Plusieurs initiatives de réaménagement de la dette des pays pauvres ont été annoncées au cours des dernières semaines.
Le Fonds monétaire international (FMI) a ouvert la voie en annonçant la réactivation de son Fonds fiduciaire d’assistance et de riposte aux catastrophes (ARC) avant que le Club de Paris et le G20 ne suivent en proposant la suspension des paiements sur la dette bilatérale jusqu’à fin 2020. L’objectif de ces initiatives est de permettre aux pays bénéficiaires de dégager de l’espace budgétaire afin de leur permettre de financer les dépenses prioritaires face à la crise sanitaire et économique.
En Afrique centrale, ces appuis suscitent de fortes attentes compte tenu du poids que fait peser l’endettement sur les finances publiques. Dans la zone, seuls le Gabon et la Guinée équatoriale ne sont éligibles à aucune de ces deux initiatives en raison d’un revenu par habitant jugé trop élevé.
Annulation du remboursement de ses prêts pour 25 pays africains pour une durée de six mois
Le 13 avril 2020, le FMI a officialisé la réactivation du Fonds fiduciaire ARC, créé en 2015 pour soutenir les pays frappés par l’épidémie d’Ebola, et qui offre aux pays fragiles faisant face à un choc exogène de type catastrophe naturelle des possibilités d’allègement de leur dette vis-à-vis du FMI.
Au total, 25 pays bénéficieront d’une annulation de leurs remboursements pendant une durée de six mois, dont quatre pays d’Afrique centrale (Centrafrique, Tchad, RDC et Sao Tomé). L’impact pourrait être sensible pour la RDC, un peu moins pour les autres pays de la zone.
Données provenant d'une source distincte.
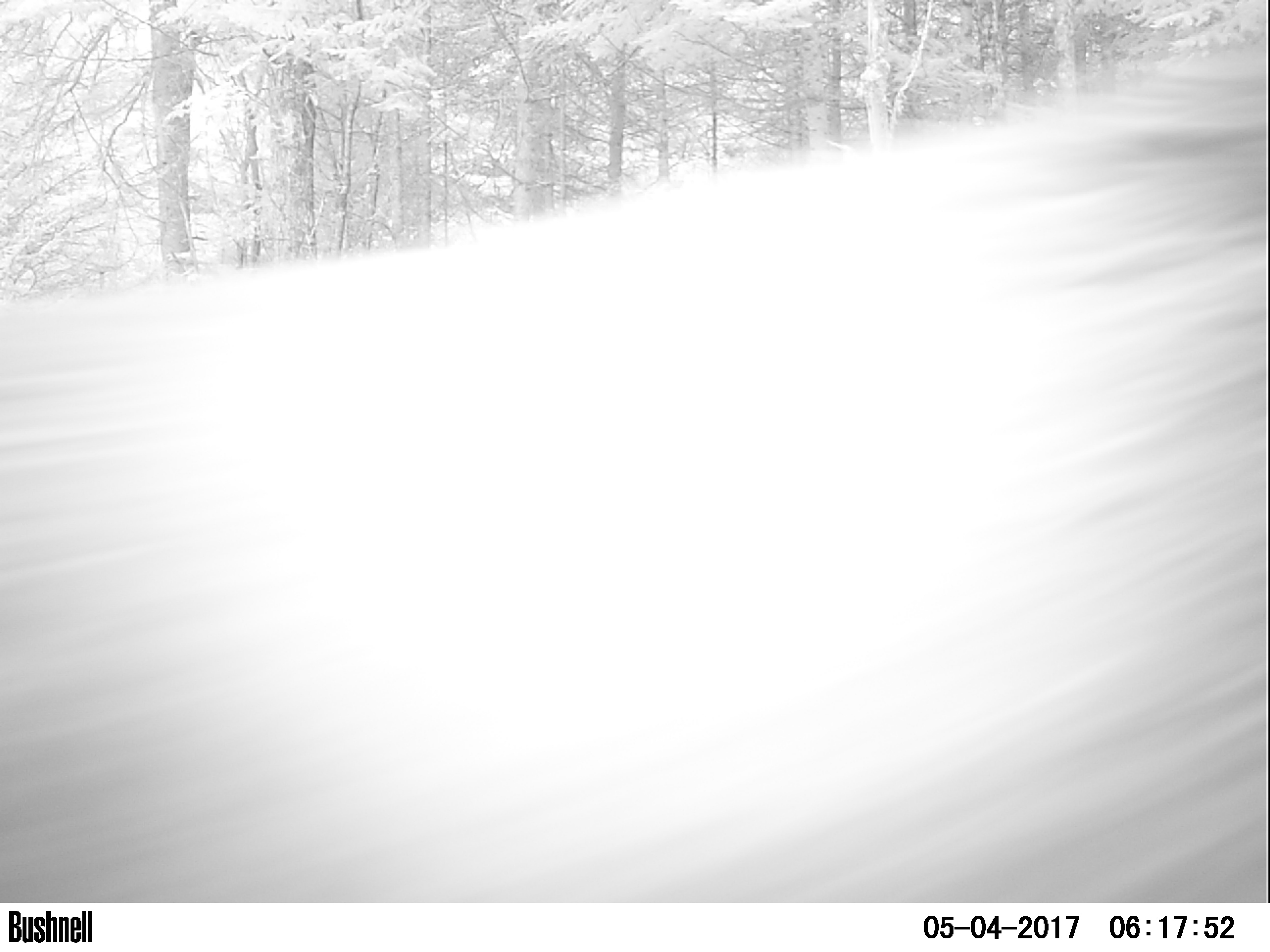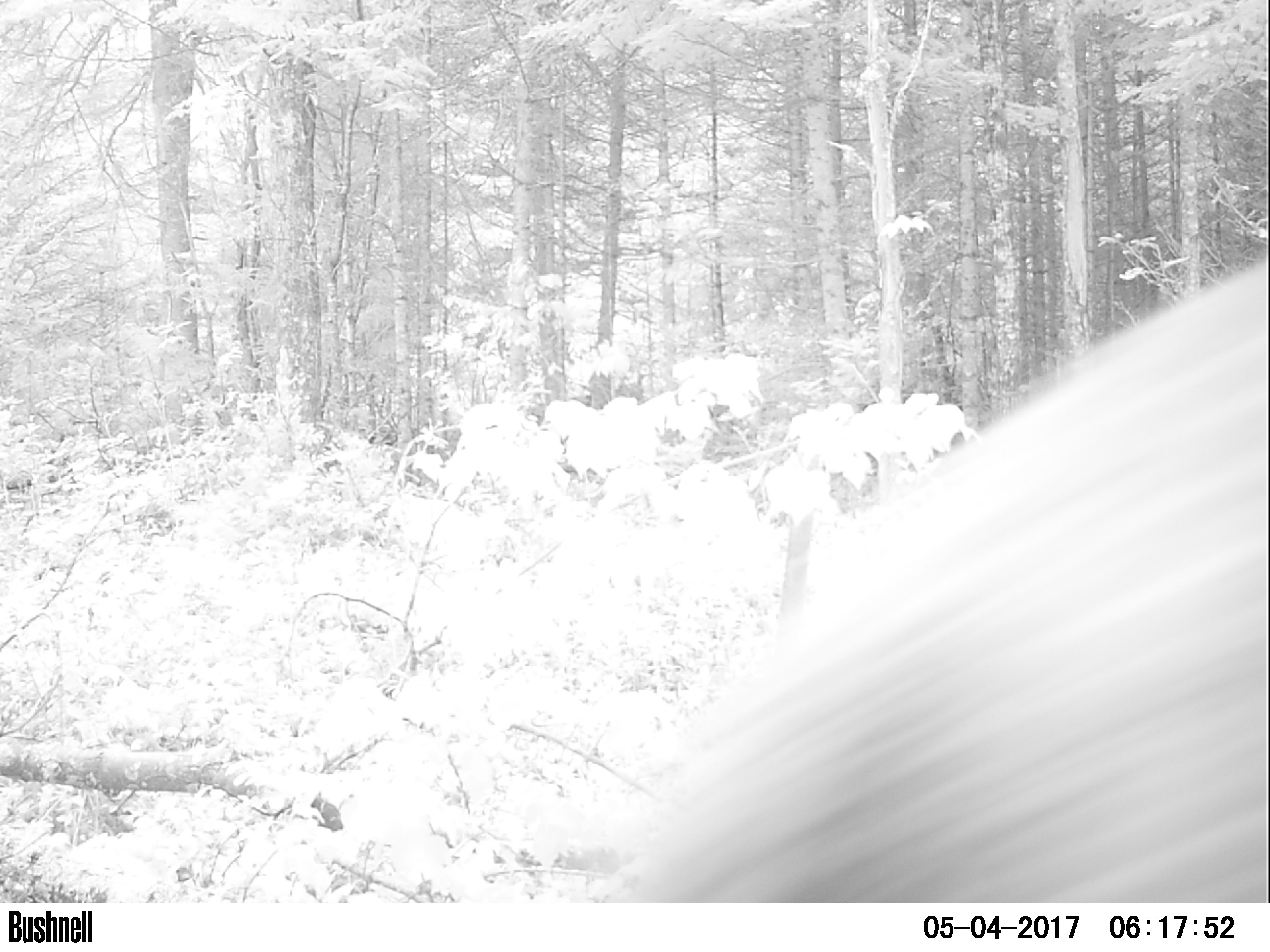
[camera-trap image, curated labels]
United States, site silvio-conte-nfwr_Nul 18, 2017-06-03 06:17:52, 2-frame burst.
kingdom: Animalia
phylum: Chordata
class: Mammalia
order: Artiodactyla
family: Cervidae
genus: Alces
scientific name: Alces alces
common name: moose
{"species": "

Une deuxième phase de cette initiative pourrait être lancée si la situation économique ne s’améliore pas et l’annulation des remboursements pourrait alors être prolongée pour une durée totale de deux ans.
Le Club de Paris et le G20, pour un moratoire sur la dette bilatérale
Les pays membres du Club de Paris et du G20 ont annoncé le 15 avril le lancement d’une initiative conjointe de suspension du paiement de la dette bilatérale pour les échéances dues entre le 1er mai et le 31 décembre 2020.
Une période de grâce d’un an sera accordée (en 2021) avant que le paiement des échéances suspendues ne reprenne à partir de 2022 et soit étalé jusqu’en 2024. Une quarantaine de pays du continent, considérés comme pays les moins avancés (PMA) par les Nations Unies et/ou éligibles au guichet IDA de la Banque mondiale, pourront en bénéficier à condition d’en avoir fait la requête et d’avoir conclu un programme d’urgence avec le FMI.
Les bénéficiaires de ce moratoire s’engagent en contrepartie à utiliser l’espace budgétaire ainsi libéré pour financer des dépenses sanitaires, économiques et sociales de réponse à la crise. Ils s’engagent également à ne pas contracter de nouvelle dette non concessionnelle pendant la durée de la suspension des remboursements.
En outre, le manque de données harmonisées – et suffisamment fines – empêche de donner une vision précise de l’impact potentiel de ce moratoire à l’échelle de la zone. De plus, des incertitudes persistent sur le traitement qui sera réservé à la dette chinoise (dont une partie a déjà fait l’objet d’une restructuration) et aux créances privés. On peut néanmoins anticiper que l’impact sera très différent selon les pays en fonction du profil de leur dette publique.
Au Cameroun par exemple, où les créanciers bilatéraux représentaient près des deux tiers du service de la dette en 2018 (dernières données disponibles), le moratoire pourrait représenter des montants relatifs plus élevés que dans d’autres pays où le poids des créanciers privés est plus important.